## Provided data
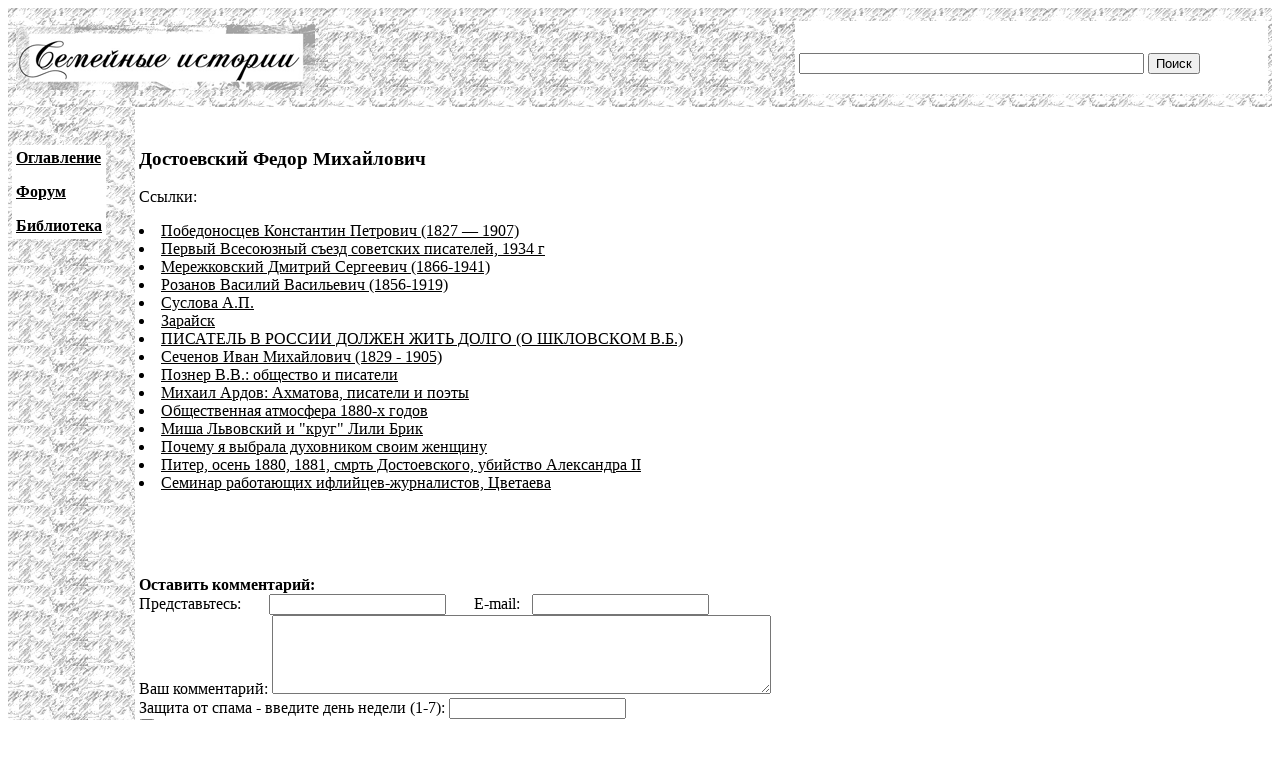

--- FILE ---
content_type: text/html; charset=UTF-8
request_url: http://famhist.ru/famhist/shklovsky/0003cb75.htm
body_size: 2687
content:
<!DOCTYPE HTML PUBLIC "-//W3C//DTD HTML 4.01 Transitional//EN">
<html>
<head>
<title>Достоевский Федор Михайлович</title>
<meta http-equiv="Content-Type" content="text/html; charset=utf-8" >
</head>

<body link="#000000" vlink="#666666">
<table width="100%" border="0" cellspacing="0" cellpadding="4">
  <tr> 
    <td height="99" colspan="2" background="/include/bg1.gif"> 
      <table width="100%" border="0" cellpadding="4" cellspacing="0">
        <tr>
          <td width="669"><img src="/include/logo.gif" width="299" height="65"></td>
          <td width="400" valign="bottom" bgcolor="#FFFFFF">
<form action="/famhist/search.htm" id="cse-search-box">
<div>
<input type="hidden" name="cx" value="007168986384586761334:vnk1cacb0oy" />
<input type="hidden" name="cof" value="FORID:9" />
<input type="hidden" name="ie" value="utf-8" />
<input type="text" class="gsc-input" name="q" size="41" />
<input type="submit" class="gsc-search-button" name="sa" value="Поиск" />
</div>
</form>
	  </td>
        </tr>
      </table>
    </td>
  </tr>
  <tr> 
    <td width="10%" valign="top" background="/include/bg1.gif">
<p>&nbsp;</p>
      <table border="0" cellpadding="4" cellspacing="0" bgcolor="#FFFFFF">
        <tr>
          <td><p><strong><a href="/famhist/ap/006a3442.htm">Оглавление</a></strong></p>
            <p><a href="/famhist/forum/board.asp"><strong>Форум</strong></a></p>
            <p><a href="/famhist/klasson/0026e76a.htm"><strong>Библиотека</strong></a></p></td>
        </tr>
      </table>
      <p>&nbsp;</p>
      <p>&nbsp;</p>
      <p>&nbsp;</p>
      <p>&nbsp;</p>
      </td>
    <td width="90%"><p>&nbsp;</p>
      <p><h3>Достоевский Федор Михайлович</h3></p>
      <p>
<p>

<p>


<p>

<p>

<p>

<p>

<p>

<p>

</p>
      <p>Ссылки:<br /><li><a href="/famhist/gorky/000655cc.htm#0003cb75.htm">Победоносцев Константин Петрович (1827 — 1907)</a></li>
<li><a href="/famhist/kaliaev/0003e183.htm#0003cb75.htm">Первый Всесоюзный съезд советских писателей, 1934 г</a></li>
<li><a href="/famhist/zavin/0031e2c7.htm#0003cb75.htm">Мережковский Дмитрий Сергеевич (1866-1941)</a></li>
<li><a href="/famhist/gorky/00007052.htm#0003cb75.htm">Розанов Василий Васильевич (1856-1919)</a></li>
<li><a href="/famhist/hal/001c7b50.htm#0003cb75.htm">Суслова А.П.</a></li>
<li><a href="/famhist/chertok/0056451f.htm#0003cb75.htm">Зарайск</a></li>
<li><a href="/famhist/shklovsky/0007af51.htm#0003cb75.htm">ПИСАТЕЛЬ В РОССИИ ДОЛЖЕН ЖИТЬ ДОЛГО  (О ШКЛОВСКОМ В.Б.)</a></li>
<li><a href="/famhist/ap/00164034.htm#0003cb75.htm">Сеченов Иван Михайлович (1829 - 1905)</a></li>
<li><a href="/famhist/pozner/000e8491.htm#0003cb75.htm">Познер В.В.: общество и писатели</a></li>
<li><a href="/famhist/ardov/0002bc34.htm#0003cb75.htm">Михаил Ардов: Ахматова, писатели и поэты</a></li>
<li><a href="/famhist/vernadsky/001460f5.htm#0003cb75.htm">Общественная атмосфера 1880-х годов</a></li>
<li><a href="/famhist/sarnjv_b/0013a347.htm#0003cb75.htm">Миша Львовский и "круг" Лили Брик</a></li>
<li><a href="/famhist/vak-ul/00056b47.htm#0003cb75.htm">Почему я выбрала духовником своим женщину</a></li>
<li><a href="/famhist/vak-ul/0004d35c.htm#0003cb75.htm">Питер, осень 1880, 1881, смрть Достоевского, убийство Александра II</a></li>
<li><a href="/famhist/lungina/0008f4e6.htm#0003cb75.htm">Семинар работающих ифлийцев-журналистов, Цветаева</a></li>
</p>
      <p>&nbsp;</p>
      <p>&nbsp;</p>
      <form method="post">
      <b>Оставить комментарий:</b><br>
      Представьтесь: &nbsp; &nbsp; &nbsp; <input type="text" name="who"> &nbsp; &nbsp; &nbsp; E-mail: &nbsp; <input type="text" name="mail"><br>
      Ваш комментарий: <textarea rows="5" name="comment" cols="60"></textarea><br>
      Защита от спама - введите день недели (1-7): <input type="text" name="txt"><br>
      <input type="submit" text="Отправить">
      </form>
      <p><!--Openstat--><span id="openstat2136615"></span><script type="text/javascript">
      var openstat = { counter: 2136615, image: 5042, next: openstat }; document.write(unescape("%3Cscript%20src=%22http" +
      (("https:" == document.location.protocol) ? "s" : "") +
      "://openstat.net/cnt.js%22%20defer=%22defer%22%3E%3C/script%3E"));
      </script><!--/Openstat-->
<!-- Rating@Mail.ru counter -->
<script type="text/javascript">
var _tmr = window._tmr || (window._tmr = []);
_tmr.push({id: "3061331", type: "pageView", start: (new Date()).getTime()});
(function (d, w, id) {
  if (d.getElementById(id)) return;
  var ts = d.createElement("script"); ts.type = "text/javascript"; ts.async = true; ts.id = id;
  ts.src = (d.location.protocol == "https:" ? "https:" : "http:") + "//top-fwz1.mail.ru/js/code.js";
  var f = function () {var s = d.getElementsByTagName("script")[0]; s.parentNode.insertBefore(ts, s);};
  if (w.opera == "[object Opera]") { d.addEventListener("DOMContentLoaded", f, false); } else { f(); }
})(document, window, "topmailru-code");
</script><noscript><div>
<img src="//top-fwz1.mail.ru/counter?id=3061331;js=na" style="border:0;position:absolute;left:-9999px;" alt="" />
</div></noscript>
<!-- //Rating@Mail.ru counter -->

<!-- Rating@Mail.ru logo -->
<a href="https://top.mail.ru/jump?from=3061331">
<img src="//top-fwz1.mail.ru/counter?id=3061331;t=479;l=1" 
style="border:0;" height="31" width="88" alt="Рейтинг@Mail.ru" /></a>
<!-- //Rating@Mail.ru logo -->
      </p>
      <p>&nbsp;</p>
      <p>&nbsp;</p>
      <p>&nbsp;</p>
      <p>&nbsp;</p>
      <p>&nbsp;</p>
      <p>&nbsp;</p>
      <p>&nbsp;</p>
      <p>&nbsp;</p></td>
  </tr>
</table>
 
<div align="center"><a href="http://www.lighttel.ru">Информационная поддержка:
  <a href="http://www.lighttel.ru">ООО &laquo;Лайт Телеком&raquo;</a>&nbsp;&nbsp;&nbsp;&nbsp;&nbsp;&nbsp;</a>&nbsp;&nbsp;&nbsp; </div>
</body>
</html>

## Assignment
Could the data be reproduced exactly, with the pictures omitted?

## Expected output
--- FILE ---
content_type: text/html; charset=UTF-8
request_url: http://famhist.ru/famhist/shklovsky/0003cb75.htm
body_size: 2687
content:
<!DOCTYPE HTML PUBLIC "-//W3C//DTD HTML 4.01 Transitional//EN">
<html>
<head>
<title>Достоевский Федор Михайлович</title>
<meta http-equiv="Content-Type" content="text/html; charset=utf-8" >
</head>

<body link="#000000" vlink="#666666">
<table width="100%" border="0" cellspacing="0" cellpadding="4">
  <tr> 
    <td height="99" colspan="2" background="/include/bg1.gif"> 
      <table width="100%" border="0" cellpadding="4" cellspacing="0">
        <tr>
          <td width="669"><img src="/include/logo.gif" width="299" height="65"></td>
          <td width="400" valign="bottom" bgcolor="#FFFFFF">
<form action="/famhist/search.htm" id="cse-search-box">
<div>
<input type="hidden" name="cx" value="007168986384586761334:vnk1cacb0oy" />
<input type="hidden" name="cof" value="FORID:9" />
<input type="hidden" name="ie" value="utf-8" />
<input type="text" class="gsc-input" name="q" size="41" />
<input type="submit" class="gsc-search-button" name="sa" value="Поиск" />
</div>
</form>
	  </td>
        </tr>
      </table>
    </td>
  </tr>
  <tr> 
    <td width="10%" valign="top" background="/include/bg1.gif">
<p>&nbsp;</p>
      <table border="0" cellpadding="4" cellspacing="0" bgcolor="#FFFFFF">
        <tr>
          <td><p><strong><a href="/famhist/ap/006a3442.htm">Оглавление</a></strong></p>
            <p><a href="/famhist/forum/board.asp"><strong>Форум</strong></a></p>
            <p><a href="/famhist/klasson/0026e76a.htm"><strong>Библиотека</strong></a></p></td>
        </tr>
      </table>
      <p>&nbsp;</p>
      <p>&nbsp;</p>
      <p>&nbsp;</p>
      <p>&nbsp;</p>
      </td>
    <td width="90%"><p>&nbsp;</p>
      <p><h3>Достоевский Федор Михайлович</h3></p>
      <p>
<p>

<p>


<p>

<p>

<p>

<p>

<p>

<p>

</p>
      <p>Ссылки:<br /><li><a href="/famhist/gorky/000655cc.htm#0003cb75.htm">Победоносцев Константин Петрович (1827 — 1907)</a></li>
<li><a href="/famhist/kaliaev/0003e183.htm#0003cb75.htm">Первый Всесоюзный съезд советских писателей, 1934 г</a></li>
<li><a href="/famhist/zavin/0031e2c7.htm#0003cb75.htm">Мережковский Дмитрий Сергеевич (1866-1941)</a></li>
<li><a href="/famhist/gorky/00007052.htm#0003cb75.htm">Розанов Василий Васильевич (1856-1919)</a></li>
<li><a href="/famhist/hal/001c7b50.htm#0003cb75.htm">Суслова А.П.</a></li>
<li><a href="/famhist/chertok/0056451f.htm#0003cb75.htm">Зарайск</a></li>
<li><a href="/famhist/shklovsky/0007af51.htm#0003cb75.htm">ПИСАТЕЛЬ В РОССИИ ДОЛЖЕН ЖИТЬ ДОЛГО  (О ШКЛОВСКОМ В.Б.)</a></li>
<li><a href="/famhist/ap/00164034.htm#0003cb75.htm">Сеченов Иван Михайлович (1829 - 1905)</a></li>
<li><a href="/famhist/pozner/000e8491.htm#0003cb75.htm">Познер В.В.: общество и писатели</a></li>
<li><a href="/famhist/ardov/0002bc34.htm#0003cb75.htm">Михаил Ардов: Ахматова, писатели и поэты</a></li>
<li><a href="/famhist/vernadsky/001460f5.htm#0003cb75.htm">Общественная атмосфера 1880-х годов</a></li>
<li><a href="/famhist/sarnjv_b/0013a347.htm#0003cb75.htm">Миша Львовский и "круг" Лили Брик</a></li>
<li><a href="/famhist/vak-ul/00056b47.htm#0003cb75.htm">Почему я выбрала духовником своим женщину</a></li>
<li><a href="/famhist/vak-ul/0004d35c.htm#0003cb75.htm">Питер, осень 1880, 1881, смрть Достоевского, убийство Александра II</a></li>
<li><a href="/famhist/lungina/0008f4e6.htm#0003cb75.htm">Семинар работающих ифлийцев-журналистов, Цветаева</a></li>
</p>
      <p>&nbsp;</p>
      <p>&nbsp;</p>
      <form method="post">
      <b>Оставить комментарий:</b><br>
      Представьтесь: &nbsp; &nbsp; &nbsp; <input type="text" name="who"> &nbsp; &nbsp; &nbsp; E-mail: &nbsp; <input type="text" name="mail"><br>
      Ваш комментарий: <textarea rows="5" name="comment" cols="60"></textarea><br>
      Защита от спама - введите день недели (1-7): <input type="text" name="txt"><br>
      <input type="submit" text="Отправить">
      </form>
      <p><!--Openstat--><span id="openstat2136615"></span><script type="text/javascript">
      var openstat = { counter: 2136615, image: 5042, next: openstat }; document.write(unescape("%3Cscript%20src=%22http" +
      (("https:" == document.location.protocol) ? "s" : "") +
      "://openstat.net/cnt.js%22%20defer=%22defer%22%3E%3C/script%3E"));
      </script><!--/Openstat-->
<!-- Rating@Mail.ru counter -->
<script type="text/javascript">
var _tmr = window._tmr || (window._tmr = []);
_tmr.push({id: "3061331", type: "pageView", start: (new Date()).getTime()});
(function (d, w, id) {
  if (d.getElementById(id)) return;
  var ts = d.createElement("script"); ts.type = "text/javascript"; ts.async = true; ts.id = id;
  ts.src = (d.location.protocol == "https:" ? "https:" : "http:") + "//top-fwz1.mail.ru/js/code.js";
  var f = function () {var s = d.getElementsByTagName("script")[0]; s.parentNode.insertBefore(ts, s);};
  if (w.opera == "[object Opera]") { d.addEventListener("DOMContentLoaded", f, false); } else { f(); }
})(document, window, "topmailru-code");
</script><noscript><div>
<img src="//top-fwz1.mail.ru/counter?id=3061331;js=na" style="border:0;position:absolute;left:-9999px;" alt="" />
</div></noscript>
<!-- //Rating@Mail.ru counter -->

<!-- Rating@Mail.ru logo -->
<a href="https://top.mail.ru/jump?from=3061331">
<img src="//top-fwz1.mail.ru/counter?id=3061331;t=479;l=1" 
style="border:0;" height="31" width="88" alt="Рейтинг@Mail.ru" /></a>
<!-- //Rating@Mail.ru logo -->
      </p>
      <p>&nbsp;</p>
      <p>&nbsp;</p>
      <p>&nbsp;</p>
      <p>&nbsp;</p>
      <p>&nbsp;</p>
      <p>&nbsp;</p>
      <p>&nbsp;</p>
      <p>&nbsp;</p></td>
  </tr>
</table>
 
<div align="center"><a href="http://www.lighttel.ru">Информационная поддержка:
  <a href="http://www.lighttel.ru">ООО &laquo;Лайт Телеком&raquo;</a>&nbsp;&nbsp;&nbsp;&nbsp;&nbsp;&nbsp;</a>&nbsp;&nbsp;&nbsp; </div>
</body>
</html>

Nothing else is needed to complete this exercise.